Non è necessario sfogliare i libri di storia americana per trovare episodi di razzismo che non sono relegati alla segregazione del ‘900 o alla schiavitù dei secoli precedenti. Uno dei casi emblematici è accaduto quest’estate con l’uccisione da parte della polizia di George Floyd; omicidio che si va ad aggiungere alla già lunga lista di afroamericani e afroamericane uccisi con il movente del razzismo. Nell’ultimo periodo, Hollywood sta cercando di cambiare completamente rotta per quanto riguarda la rappresentazione e la visibilità delle minoranze etniche, legate al gender e sessuali. Non è questo il luogo per discutere se sia una mossa dettata dal politicamente corretto, dall’ipocrisia o una scelta quasi obbligata da parte dell’opinione pubblica che esercita sempre più pressioni. Un esempio è dato dalla rivolta dilagata poi su internet tramite uno degli hashtag più famosi degli ultimi anni – #Oscarsowhite del 2015 – che condannava la totale assenza di candidati alla statuetta più ambita appartenenti a delle minoranze etniche. Una cosa è certa: il cinema ha un grande potere e presa sul pubblico.
L’horror ha il merito di essere slegato a tabù e cliché tipici di altri generi che sono più legati a un tipo di narrazione classica. Non è inusuale, quando si vede un film horror, approdare in tematiche quali la sessualità e la scoperta di essa soprattutto negli anni dell’adolescenza (gli slasher movies), il cambiamento nella figura della donna durante la pubertà (tra i più classici ci sono L’Esorcista e Carrie Lo Sguardo di Satana), la maternità e il suo rifiuto. Se questi argomenti sono sempre stati messi in luce dal genere, in questi ultimi anni non sono pochi i registi che abbracciano una visione di rappresentazione nei suoi termini più ampi. Per fare dei rapidi esempi: Luca Guadagnino con il suo Suspiria, i due film di Ari Aster, ed infine – più allineato al discorso della black community – Jordan Peele. Il regista afroamericano ha il merito di aver riportato in auge il filone del black cinema horror creando due film dalla forte denuncia sociale per quanto riguarda il razzismo ancora dilagante in quella che gli americani stessi amano definire come la terra delle libertà.
Gerard Bush e Christopher Renz seguono le orme di Get Out e Us per il loro film d’esordio nei rispettivi ruoli di regista e sceneggiatore. Non sono nuovi al panorama black, hanno già lavorato assieme per vari progetti, tra cui un documentario del 2016 dal titolo Canvases Of Courage.
Come molti altri film in programma per quest’anno, la distribuzione di Antebellum ha subìto pesanti modifiche a causa dell’emergenza Covid facendo slittare la data d’uscita in Italia da aprile fino al 14 dicembre, data di messa in rete da parte di Amazon Video.

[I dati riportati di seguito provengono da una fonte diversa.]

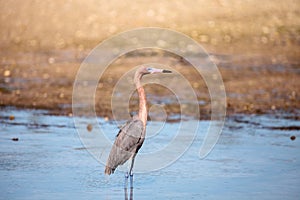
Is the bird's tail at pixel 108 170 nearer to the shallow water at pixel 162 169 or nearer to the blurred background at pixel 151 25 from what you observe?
the shallow water at pixel 162 169

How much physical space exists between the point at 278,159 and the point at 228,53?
12.3m

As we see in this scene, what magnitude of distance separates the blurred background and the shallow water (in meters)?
4.91

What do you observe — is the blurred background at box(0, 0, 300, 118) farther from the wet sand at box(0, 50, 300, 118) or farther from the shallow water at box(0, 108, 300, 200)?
the shallow water at box(0, 108, 300, 200)

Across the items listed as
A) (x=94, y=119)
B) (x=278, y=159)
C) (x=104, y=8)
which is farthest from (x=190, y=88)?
(x=104, y=8)

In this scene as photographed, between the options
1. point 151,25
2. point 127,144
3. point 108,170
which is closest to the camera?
point 108,170

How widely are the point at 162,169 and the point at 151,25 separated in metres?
15.0

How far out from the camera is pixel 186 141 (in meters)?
12.2

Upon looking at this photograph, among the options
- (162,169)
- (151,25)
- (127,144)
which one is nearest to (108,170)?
(127,144)

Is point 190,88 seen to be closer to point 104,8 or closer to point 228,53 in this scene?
point 228,53

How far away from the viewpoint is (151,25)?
2477 cm

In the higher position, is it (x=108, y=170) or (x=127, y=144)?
(x=127, y=144)

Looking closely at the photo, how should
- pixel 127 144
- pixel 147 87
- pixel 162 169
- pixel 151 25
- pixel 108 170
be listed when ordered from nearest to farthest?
pixel 108 170
pixel 127 144
pixel 162 169
pixel 147 87
pixel 151 25

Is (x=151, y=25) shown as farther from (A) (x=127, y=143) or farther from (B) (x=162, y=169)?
(A) (x=127, y=143)

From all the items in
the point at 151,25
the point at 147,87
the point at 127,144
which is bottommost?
the point at 127,144
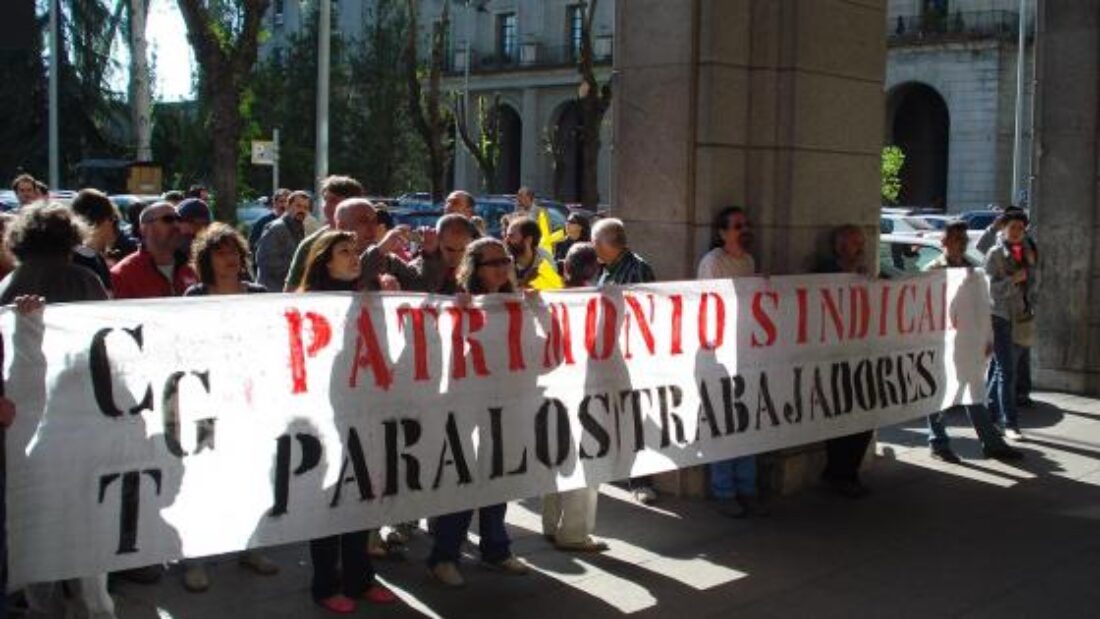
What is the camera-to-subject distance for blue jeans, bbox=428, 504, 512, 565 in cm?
627

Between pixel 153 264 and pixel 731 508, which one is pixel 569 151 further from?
pixel 153 264

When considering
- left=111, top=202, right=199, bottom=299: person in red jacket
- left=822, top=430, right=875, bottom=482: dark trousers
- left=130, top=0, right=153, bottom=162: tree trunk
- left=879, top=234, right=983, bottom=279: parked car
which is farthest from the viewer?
left=130, top=0, right=153, bottom=162: tree trunk

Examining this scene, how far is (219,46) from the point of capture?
19531 mm

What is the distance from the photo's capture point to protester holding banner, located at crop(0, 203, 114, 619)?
5.30 metres

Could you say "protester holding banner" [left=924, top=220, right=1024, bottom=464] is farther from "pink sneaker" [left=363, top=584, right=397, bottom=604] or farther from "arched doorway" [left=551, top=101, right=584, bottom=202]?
"arched doorway" [left=551, top=101, right=584, bottom=202]

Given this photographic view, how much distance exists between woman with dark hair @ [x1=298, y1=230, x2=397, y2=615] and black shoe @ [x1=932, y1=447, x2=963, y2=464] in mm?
5055

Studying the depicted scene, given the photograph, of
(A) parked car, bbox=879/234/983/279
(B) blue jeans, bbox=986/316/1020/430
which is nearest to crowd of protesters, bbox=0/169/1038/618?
(B) blue jeans, bbox=986/316/1020/430

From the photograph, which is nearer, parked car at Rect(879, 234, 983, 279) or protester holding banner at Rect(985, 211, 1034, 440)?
protester holding banner at Rect(985, 211, 1034, 440)

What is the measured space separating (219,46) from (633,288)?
14390 mm

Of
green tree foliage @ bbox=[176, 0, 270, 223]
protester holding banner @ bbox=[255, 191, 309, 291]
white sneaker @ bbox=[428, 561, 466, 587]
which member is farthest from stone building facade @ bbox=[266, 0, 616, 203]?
white sneaker @ bbox=[428, 561, 466, 587]

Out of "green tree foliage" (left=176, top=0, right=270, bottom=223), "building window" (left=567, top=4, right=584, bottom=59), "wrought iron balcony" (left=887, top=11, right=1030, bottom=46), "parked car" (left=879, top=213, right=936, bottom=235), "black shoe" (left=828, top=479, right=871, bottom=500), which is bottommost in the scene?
"black shoe" (left=828, top=479, right=871, bottom=500)

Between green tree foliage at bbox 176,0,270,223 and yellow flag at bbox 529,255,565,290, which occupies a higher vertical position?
green tree foliage at bbox 176,0,270,223

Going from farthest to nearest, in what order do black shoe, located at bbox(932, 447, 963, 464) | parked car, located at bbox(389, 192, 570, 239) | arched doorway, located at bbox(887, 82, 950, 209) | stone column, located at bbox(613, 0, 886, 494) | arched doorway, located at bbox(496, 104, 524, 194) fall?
arched doorway, located at bbox(496, 104, 524, 194) < arched doorway, located at bbox(887, 82, 950, 209) < parked car, located at bbox(389, 192, 570, 239) < black shoe, located at bbox(932, 447, 963, 464) < stone column, located at bbox(613, 0, 886, 494)

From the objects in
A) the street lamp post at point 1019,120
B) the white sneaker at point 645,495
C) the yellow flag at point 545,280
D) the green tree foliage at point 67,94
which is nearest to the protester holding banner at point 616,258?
the yellow flag at point 545,280
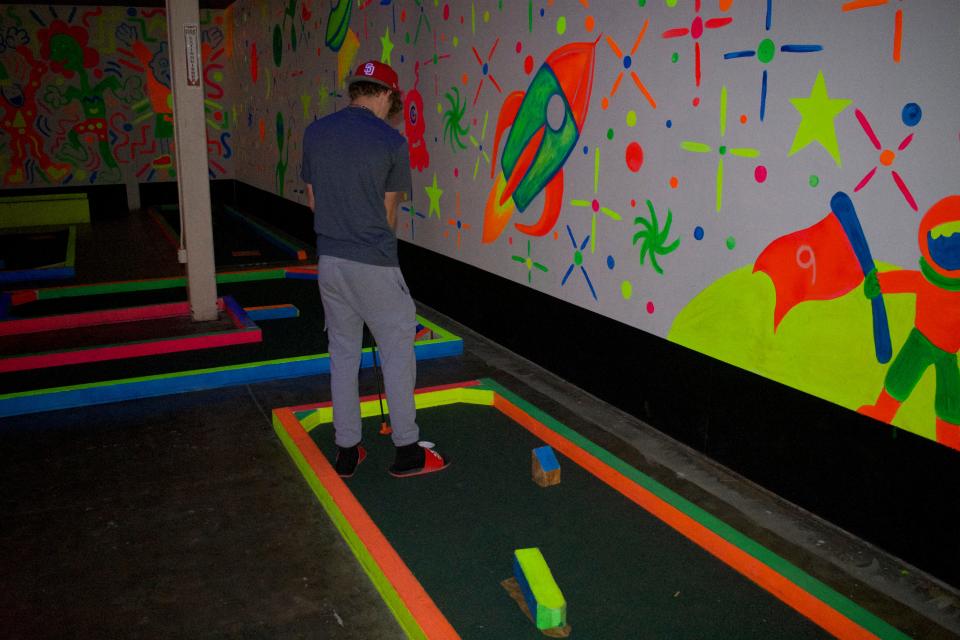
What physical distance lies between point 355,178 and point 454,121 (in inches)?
97.3

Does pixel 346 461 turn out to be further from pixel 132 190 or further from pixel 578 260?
pixel 132 190

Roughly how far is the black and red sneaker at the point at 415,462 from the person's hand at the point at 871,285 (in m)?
1.58

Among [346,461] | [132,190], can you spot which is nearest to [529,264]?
[346,461]

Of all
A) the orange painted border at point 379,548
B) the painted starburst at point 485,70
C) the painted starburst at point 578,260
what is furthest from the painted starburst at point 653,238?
the orange painted border at point 379,548

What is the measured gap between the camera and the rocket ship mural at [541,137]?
376 cm

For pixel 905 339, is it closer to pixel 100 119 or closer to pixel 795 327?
pixel 795 327

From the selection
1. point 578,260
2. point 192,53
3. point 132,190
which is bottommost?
point 132,190

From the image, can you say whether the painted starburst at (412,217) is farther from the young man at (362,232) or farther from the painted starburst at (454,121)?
the young man at (362,232)

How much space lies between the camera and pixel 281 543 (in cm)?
258

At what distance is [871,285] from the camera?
96.7 inches

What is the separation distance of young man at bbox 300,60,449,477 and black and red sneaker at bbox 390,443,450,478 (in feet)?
0.25

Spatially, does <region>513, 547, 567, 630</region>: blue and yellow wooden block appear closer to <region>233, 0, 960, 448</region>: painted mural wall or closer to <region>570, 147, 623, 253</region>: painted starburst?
<region>233, 0, 960, 448</region>: painted mural wall

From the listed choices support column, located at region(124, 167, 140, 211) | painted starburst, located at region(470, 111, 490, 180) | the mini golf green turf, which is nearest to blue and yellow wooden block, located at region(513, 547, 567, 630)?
the mini golf green turf

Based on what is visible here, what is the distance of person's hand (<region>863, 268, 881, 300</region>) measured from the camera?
2439 millimetres
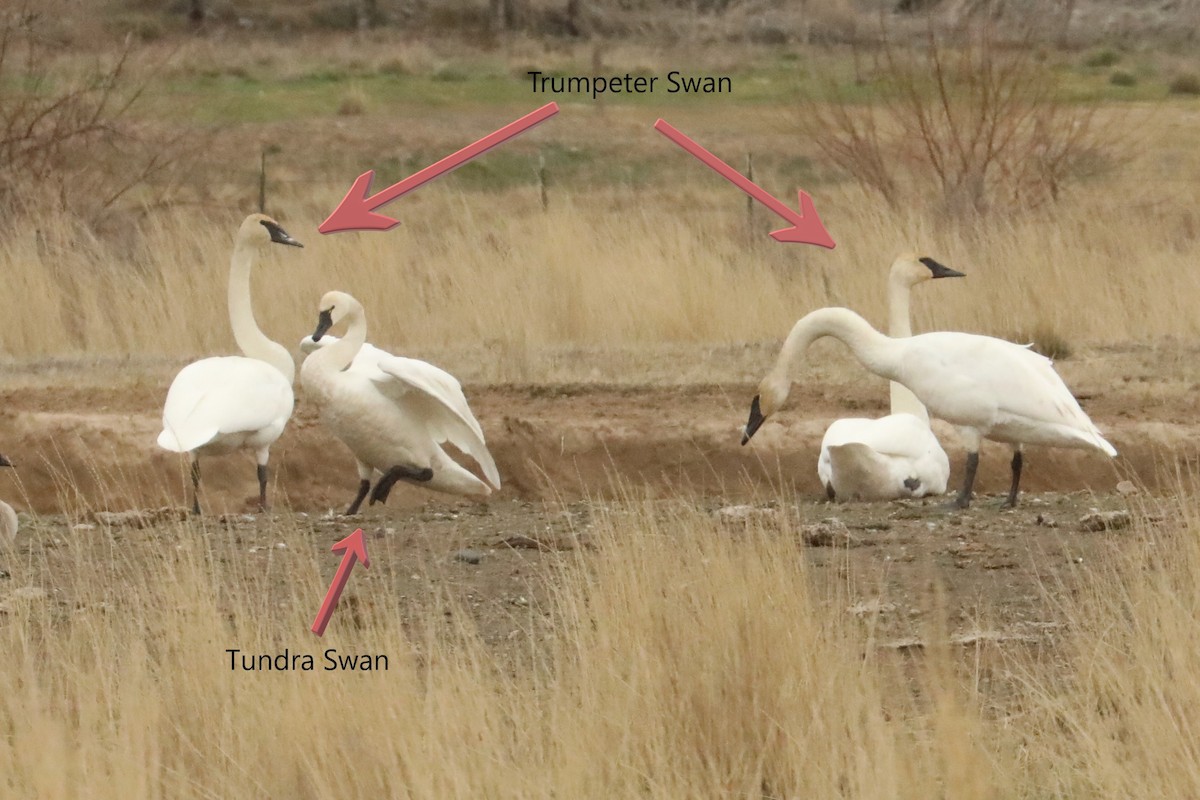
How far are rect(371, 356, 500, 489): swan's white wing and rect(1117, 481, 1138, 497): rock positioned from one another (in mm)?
2906

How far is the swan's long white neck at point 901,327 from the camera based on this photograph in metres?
9.59

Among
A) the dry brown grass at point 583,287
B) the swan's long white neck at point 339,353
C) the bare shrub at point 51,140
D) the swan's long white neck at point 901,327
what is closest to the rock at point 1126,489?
the swan's long white neck at point 901,327

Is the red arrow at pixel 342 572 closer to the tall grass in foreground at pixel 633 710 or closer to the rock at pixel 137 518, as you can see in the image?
the tall grass in foreground at pixel 633 710

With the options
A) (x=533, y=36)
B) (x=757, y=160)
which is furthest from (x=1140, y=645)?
(x=533, y=36)

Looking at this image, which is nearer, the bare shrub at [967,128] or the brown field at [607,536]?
the brown field at [607,536]

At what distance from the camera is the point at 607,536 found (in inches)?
224

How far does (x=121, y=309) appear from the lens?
13.7m

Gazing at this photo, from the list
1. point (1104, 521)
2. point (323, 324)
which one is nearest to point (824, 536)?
point (1104, 521)

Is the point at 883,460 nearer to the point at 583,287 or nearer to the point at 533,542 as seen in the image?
the point at 533,542

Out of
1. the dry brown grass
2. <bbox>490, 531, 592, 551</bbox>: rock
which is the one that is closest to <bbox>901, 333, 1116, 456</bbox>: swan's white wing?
<bbox>490, 531, 592, 551</bbox>: rock

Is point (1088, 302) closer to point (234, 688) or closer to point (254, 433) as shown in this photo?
point (254, 433)

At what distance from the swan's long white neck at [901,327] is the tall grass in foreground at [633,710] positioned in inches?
157

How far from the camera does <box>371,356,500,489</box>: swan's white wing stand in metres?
9.03

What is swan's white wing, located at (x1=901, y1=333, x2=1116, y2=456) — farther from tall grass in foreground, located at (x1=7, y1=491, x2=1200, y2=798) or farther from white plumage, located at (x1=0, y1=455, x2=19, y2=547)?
white plumage, located at (x1=0, y1=455, x2=19, y2=547)
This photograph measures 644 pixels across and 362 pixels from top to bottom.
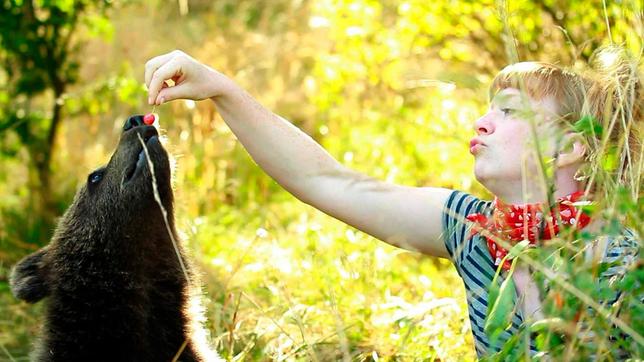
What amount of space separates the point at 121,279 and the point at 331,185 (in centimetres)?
90

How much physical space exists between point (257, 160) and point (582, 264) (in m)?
1.62

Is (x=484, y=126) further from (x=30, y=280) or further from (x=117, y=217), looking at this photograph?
(x=30, y=280)

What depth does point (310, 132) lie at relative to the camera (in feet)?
30.9

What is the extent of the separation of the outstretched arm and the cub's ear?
97 centimetres

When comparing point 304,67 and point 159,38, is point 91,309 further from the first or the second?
point 304,67

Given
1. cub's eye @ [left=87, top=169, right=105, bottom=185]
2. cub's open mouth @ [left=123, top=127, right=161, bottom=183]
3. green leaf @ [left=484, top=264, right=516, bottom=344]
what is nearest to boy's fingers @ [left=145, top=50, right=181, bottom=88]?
cub's open mouth @ [left=123, top=127, right=161, bottom=183]

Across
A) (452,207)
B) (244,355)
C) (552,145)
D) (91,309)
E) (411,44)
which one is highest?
(411,44)

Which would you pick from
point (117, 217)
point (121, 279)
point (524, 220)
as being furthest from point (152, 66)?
point (524, 220)

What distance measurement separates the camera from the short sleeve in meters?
3.63

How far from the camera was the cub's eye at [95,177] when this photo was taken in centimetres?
414

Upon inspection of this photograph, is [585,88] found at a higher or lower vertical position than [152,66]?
lower

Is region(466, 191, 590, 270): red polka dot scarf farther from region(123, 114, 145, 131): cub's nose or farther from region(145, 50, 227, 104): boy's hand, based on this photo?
region(123, 114, 145, 131): cub's nose

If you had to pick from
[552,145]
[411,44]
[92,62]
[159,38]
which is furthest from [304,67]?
[552,145]

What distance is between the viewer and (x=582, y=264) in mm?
2523
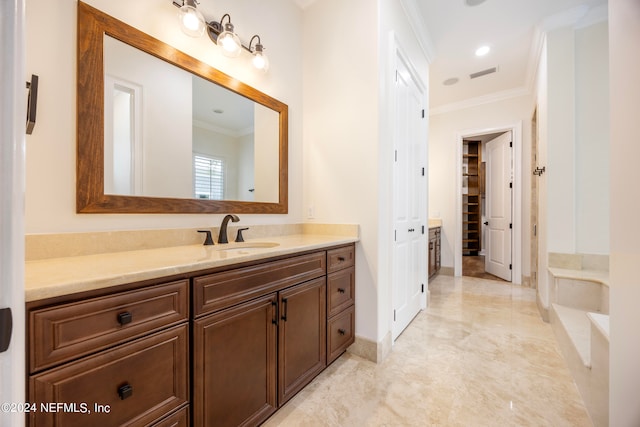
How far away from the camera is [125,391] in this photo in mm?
809

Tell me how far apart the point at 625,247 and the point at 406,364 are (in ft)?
4.65

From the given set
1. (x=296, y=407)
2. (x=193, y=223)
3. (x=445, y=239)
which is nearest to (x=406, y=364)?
(x=296, y=407)

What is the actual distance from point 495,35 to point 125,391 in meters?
4.12

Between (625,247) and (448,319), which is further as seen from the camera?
(448,319)

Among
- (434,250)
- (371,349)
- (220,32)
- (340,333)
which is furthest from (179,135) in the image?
(434,250)

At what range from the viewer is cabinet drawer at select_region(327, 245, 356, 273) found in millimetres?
1742

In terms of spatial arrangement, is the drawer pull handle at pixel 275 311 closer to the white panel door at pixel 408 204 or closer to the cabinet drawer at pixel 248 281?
the cabinet drawer at pixel 248 281

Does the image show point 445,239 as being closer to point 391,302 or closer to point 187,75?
point 391,302

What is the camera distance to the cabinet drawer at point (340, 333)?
175cm

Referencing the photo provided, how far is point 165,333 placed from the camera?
912 mm

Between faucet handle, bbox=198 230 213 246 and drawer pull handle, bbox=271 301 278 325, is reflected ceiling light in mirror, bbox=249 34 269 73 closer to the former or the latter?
faucet handle, bbox=198 230 213 246

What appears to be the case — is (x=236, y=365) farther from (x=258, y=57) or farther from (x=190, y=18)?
(x=258, y=57)

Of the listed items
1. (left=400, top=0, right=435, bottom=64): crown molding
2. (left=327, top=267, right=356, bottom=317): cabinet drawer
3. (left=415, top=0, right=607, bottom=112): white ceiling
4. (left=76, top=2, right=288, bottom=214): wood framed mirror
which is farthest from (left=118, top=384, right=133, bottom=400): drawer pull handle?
(left=415, top=0, right=607, bottom=112): white ceiling

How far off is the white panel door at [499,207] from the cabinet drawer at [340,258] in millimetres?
3485
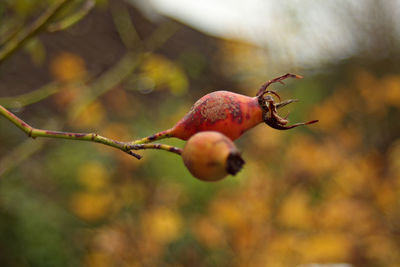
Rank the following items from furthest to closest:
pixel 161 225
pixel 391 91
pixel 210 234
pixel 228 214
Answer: pixel 391 91 → pixel 228 214 → pixel 210 234 → pixel 161 225

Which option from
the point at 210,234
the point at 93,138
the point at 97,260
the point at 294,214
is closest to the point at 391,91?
the point at 294,214

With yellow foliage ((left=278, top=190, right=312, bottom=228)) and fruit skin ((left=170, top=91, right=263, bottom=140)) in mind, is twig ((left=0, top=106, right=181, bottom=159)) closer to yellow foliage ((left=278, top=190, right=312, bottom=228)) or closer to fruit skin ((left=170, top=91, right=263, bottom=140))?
fruit skin ((left=170, top=91, right=263, bottom=140))

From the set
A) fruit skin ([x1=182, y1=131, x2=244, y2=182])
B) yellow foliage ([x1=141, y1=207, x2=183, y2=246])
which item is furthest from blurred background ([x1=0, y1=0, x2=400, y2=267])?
fruit skin ([x1=182, y1=131, x2=244, y2=182])

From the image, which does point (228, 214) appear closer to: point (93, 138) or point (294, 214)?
point (294, 214)

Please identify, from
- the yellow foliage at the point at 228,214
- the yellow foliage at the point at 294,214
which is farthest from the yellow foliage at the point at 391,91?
the yellow foliage at the point at 228,214

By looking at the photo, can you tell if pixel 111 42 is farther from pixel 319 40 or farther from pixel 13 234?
pixel 13 234

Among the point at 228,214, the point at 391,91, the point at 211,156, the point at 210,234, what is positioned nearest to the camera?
the point at 211,156

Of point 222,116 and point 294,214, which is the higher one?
point 222,116
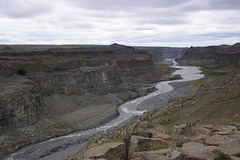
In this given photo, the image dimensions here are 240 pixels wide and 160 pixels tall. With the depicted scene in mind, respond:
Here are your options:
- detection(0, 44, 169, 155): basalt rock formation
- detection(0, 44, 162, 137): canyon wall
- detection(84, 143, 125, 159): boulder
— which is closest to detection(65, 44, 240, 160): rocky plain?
detection(84, 143, 125, 159): boulder

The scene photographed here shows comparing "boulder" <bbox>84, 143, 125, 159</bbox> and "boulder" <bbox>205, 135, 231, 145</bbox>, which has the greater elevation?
"boulder" <bbox>205, 135, 231, 145</bbox>

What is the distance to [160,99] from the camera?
66.1 meters

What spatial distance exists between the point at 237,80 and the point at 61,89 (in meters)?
39.5

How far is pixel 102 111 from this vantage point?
55500 mm

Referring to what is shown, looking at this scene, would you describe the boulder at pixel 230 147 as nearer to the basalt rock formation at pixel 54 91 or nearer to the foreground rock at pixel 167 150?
the foreground rock at pixel 167 150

The past is never dead. It’s not even past.
– William Faulkner

Antebellum si apre con un piano sequenza che presenta una piantagione di cotone abitata da schiavi neri e uomini bianchi in uniforme sudista. Sulla via ai limiti del campo, una schiava che tenta di fuggire viene brutalmente uccisa e trascinata per il collo verso il crematorio. Così si presenta il film di Brush e Renz, con due elementi che restano costanti per tutto il film: la bellezza dell’estetica e la cruda violenza.
Tra gli altri schiavi spicca Eden, vittima di soprusi e violenze sessuali da parte del suo padrone, ma un fascio di speranza per tutti i neri della piantagione che confidano in lei per scappare. Con lo stesso volto (ossia Janelle Monáe), in un altro tempo, c’è Veronica: femminista e attivista per i diritti afroamericani, autrice del best seller dal titolo “La caduta dell’indole mite”. Due figure opposte, l’una il simbolo di un fantasma del passato americano – che, come avverte la citazione di Faulkner prima dei titoli di testa, non è morto – e l’altra la rappresentazione di un presente in piena era trumpiana, dove si riversano ancora per la strada manifestazioni e proteste per uguali diritti.
Le vicende di Eden procedono in crescendo fino ad acquisire sfumature e citazioni al cinema di Tarantino, Django in particolar modo. La vita di Eden nella piantagione coloniale è segnata da soprusi e da un clima impossibile da ignorare: quella è la sua quotidianità, delle abitudini che normalizzano la schiavitù e le cui regole (non parlare se non interpellati, non parlare tra di loro, fischiettare motivetti allegri mentre si raccoglie il cotone) scandiscono le ore passate nel campo. Ad alimentare l’atmosfera di tensione e inquietudine che scorre tra le piante di cotone concorrono inoltre una fotografia patinata simile a una rivista di moda e una regia estremamente curata.
Non si può dire lo stesso per la storyline di Veronica che si concentra nel secondo atto e che crea, purtroppo, uno spaccato nella sceneggiatura troppo profondo per non essere preso in considerazione. La vita di Veronica è perfetta: una casa che sembra uscita da un catalogo, un marito premuroso che prepara pancakes mentre lei è impegnata in una chiamata di lavoro, una figlia dolce e affettuosa che viene cresciuta a cereali e autodeterminazione. Il suo personaggio è ispirato dalla figura poco realistica dell’attivista: una donna nera in carriera del 2020, in tuta di Ivy Park (brand sportivo creato da Beyoncè), che fa yoga prima di un convegno e viene ricoperta da frasi motivazionali dalla sua migliore amica. Una Angela Davis alla quale è stata tolta la parte relativa alle manifestazioni svolte in strada, sostituite con oggetti di design e bei vestiti. La determinazione di Veronica non trova nessun ostacolo, distaccandosi brutalmente non solo dalla cinematografia di Jordan Peele da cui i due registi si sono ispirati, ma anche da quelle che sembravano essere le intenzioni del film: mostrare che il razzismo non è il ricordo di un passato oramai gettato alle spalle, ma ancora una triste realtà.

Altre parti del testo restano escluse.